1 result for (book:tps6 AND heading:"delet session juli 26 1981" AND stemmed:creativ)

TPS6 Deleted Session July 26, 1981 8/51 (16%) service pleasure Turkish Ramstad apparel
– The Personal Sessions: Book 6 of The Deleted Seth Material
– © 2017 Laurel Davies-Butts
– Deleted Session July 26, 1981 3:14 PM Sunday

[... 12 paragraphs ...]

The service station is significant on many levels, being used here as a particularly American symbol of the mechanical age, and also one that refers to a pursuit that is utilitarian and also provides service (as Jane said this morning): You deal directly with the public. There are two main areas and issues that wind in and out of this dream, as in the other two: the idea of work and service in relation to the idea of art and creativity.

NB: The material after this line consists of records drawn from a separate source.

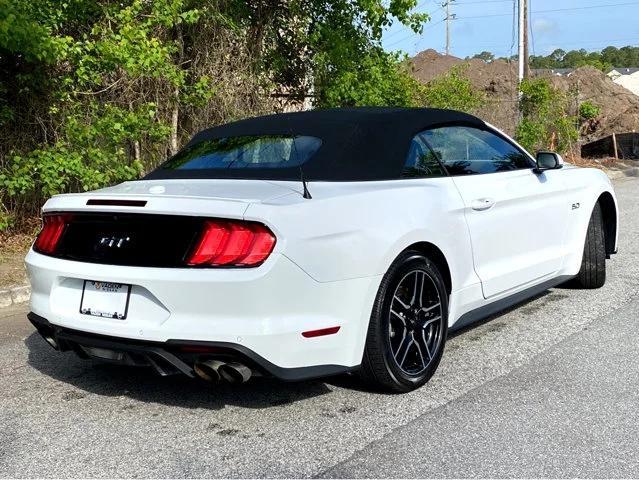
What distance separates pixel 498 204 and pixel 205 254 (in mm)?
2187

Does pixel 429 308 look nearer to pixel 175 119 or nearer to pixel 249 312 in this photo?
pixel 249 312

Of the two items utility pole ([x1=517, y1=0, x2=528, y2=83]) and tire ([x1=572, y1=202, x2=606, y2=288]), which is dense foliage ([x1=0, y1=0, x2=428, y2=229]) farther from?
utility pole ([x1=517, y1=0, x2=528, y2=83])

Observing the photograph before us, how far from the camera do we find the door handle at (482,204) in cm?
469

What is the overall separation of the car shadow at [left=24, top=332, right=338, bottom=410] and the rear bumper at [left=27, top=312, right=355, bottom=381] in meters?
0.40

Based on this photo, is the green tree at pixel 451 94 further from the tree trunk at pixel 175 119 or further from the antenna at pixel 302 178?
the antenna at pixel 302 178

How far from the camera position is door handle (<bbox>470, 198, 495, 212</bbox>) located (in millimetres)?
4691

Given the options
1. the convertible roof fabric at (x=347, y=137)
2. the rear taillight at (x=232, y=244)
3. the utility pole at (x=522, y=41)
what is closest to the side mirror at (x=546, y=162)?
the convertible roof fabric at (x=347, y=137)

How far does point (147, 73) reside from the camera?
859 cm

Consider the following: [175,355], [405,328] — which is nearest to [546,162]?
Result: [405,328]

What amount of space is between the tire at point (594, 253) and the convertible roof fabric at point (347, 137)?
1.84m

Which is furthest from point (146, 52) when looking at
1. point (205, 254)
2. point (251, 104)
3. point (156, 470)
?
point (156, 470)

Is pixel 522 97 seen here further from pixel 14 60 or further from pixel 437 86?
pixel 14 60

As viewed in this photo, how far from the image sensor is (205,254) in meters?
3.53

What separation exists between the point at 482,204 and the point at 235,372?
1998mm
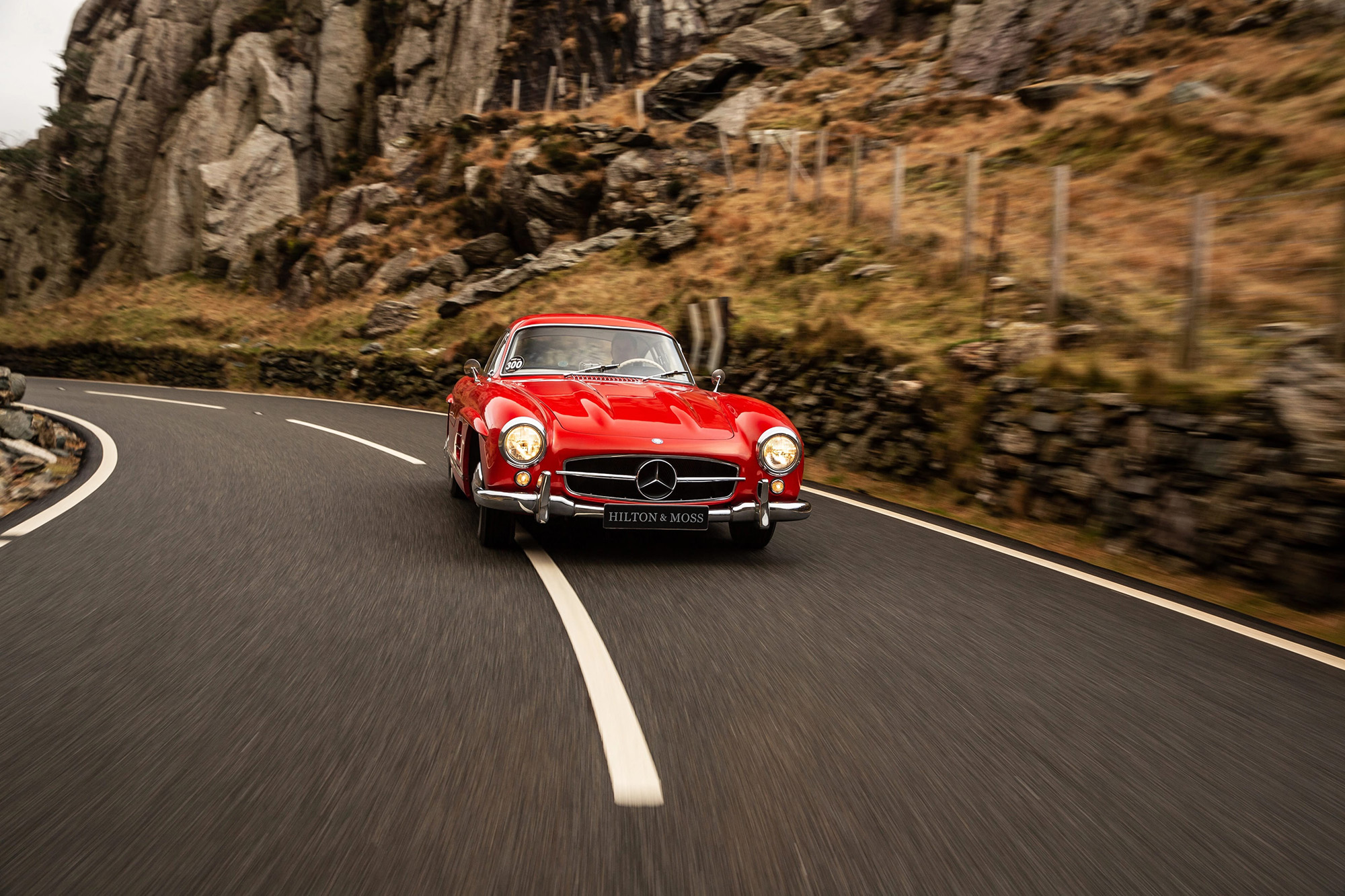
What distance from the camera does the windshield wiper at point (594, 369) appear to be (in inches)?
270

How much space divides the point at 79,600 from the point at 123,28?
55506 millimetres

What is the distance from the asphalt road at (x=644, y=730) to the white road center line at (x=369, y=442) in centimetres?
454

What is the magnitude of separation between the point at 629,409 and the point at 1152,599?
3227mm

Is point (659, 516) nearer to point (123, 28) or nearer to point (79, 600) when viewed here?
point (79, 600)

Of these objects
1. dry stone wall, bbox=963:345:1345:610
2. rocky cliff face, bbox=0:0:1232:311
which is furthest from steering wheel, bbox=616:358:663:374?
rocky cliff face, bbox=0:0:1232:311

In the first scene of this dream you see a probable self, who could reasonably be expected to be the kind of son your father might have, gifted with his hands mechanically, assertive enough to own his own business, however—after all, a part of the American dream, embarked upon employment that he enjoyed, and yet one that provided a service, hence physically seen between the ice (and roller-skating) rink, representing pleasure or fun, and the grocery store, representing service or nourishment. So you might have been that kind of person, with the belief system of your times, and with your background. A man if possible should own his own business, provide a service for the community—and, again, inventiveness or creativity were to be wedded to those pursuits. Your father’s inventiveness, again, dealt often with mechanics.

[... 6 paragraphs ...]

Some of this has to do with the complicated nature of creativity itself, and with the contradictions that seem to exist at certain levels. Your kind of creativity has always been together and jointly of a private nature—so much so that you do not even like to work in rooms too close to each other. You have often thought of living under more isolated surroundings. Ruburt has been fascinated at times by the idea of working nights, his ways of assuring such isolation. You began to accumulate some ideas of a different nature, wondering more about your responsibilities to the world as adults, wondering how “useful” art should be in the world.

(3:49.) Ruburt began to wonder about television and so forth for publicity. He wondered if he did not have the responsibility, again, to spread the psychic message outward. Many different pressures operated there. In later years, as books were finished, the matter of publicity would rise anew, but his relative success meant that the issues stayed in the air, so to speak. Your discussion reminded him of how he used to be (pause), and also brought up in his mind the seeming contradictions of creativity, in that it is private, but usually ends up as some kind of public expression.

(Long pause.) You kept your own studio apart, say, from the house’s living areas. The whole nature of your independent and joint creativity involved a retreat from the world that you both enjoyed, followed by, in the case of books, an expression in the world—in which, however, the books appeared in your stead: a way of life that involved usual publicity—lectures and so forth—seemed to threaten that kind of existence to Ruburt, in which he feared expression itself would be diverted, simplified, so that the message that finally did get through would not be the same message at all as the original one. Yet still, because of misunderstandings and old beliefs, he still felt a responsibility to act otherwise, a social pressure to do so. (All intently.)

The symptoms became the sign of reluctance. They helped take the place of the isolated mountain cabin, perhaps. To a large degree they were largely the result of a lack of understanding of himself, brought on by his old religious beliefs of responsibility, then applied to his own creativity. So your dream sparked the discussion that sparked these later emotional realizations on Ruburt’s part—realizations that should go a long way toward removing such feelings of responsibility, and hence relieving the situation considerably.

[... 1 paragraph ...]

(Long pause.) End of session, except to remind you that the dream message also reflects material that I have been giving you concerning creativity and the stressing of pleasure above responsibility. You paint because it gives you pleasure initially. You have the sessions together and you do the notes primarily because these endeavors bring you pleasure. They exercise your curiosity, creativity, and sense of exploration.

[... 12 paragraphs ...]

I may indeed dictate a new letter to you (as Jane said recently), to make our position clear, but Ruburt’s main position is not one of service: it must be one of pleasure and creativity. Pleasure and creativity automatically and spontaneously alter the world for the better, without methods and even without effort.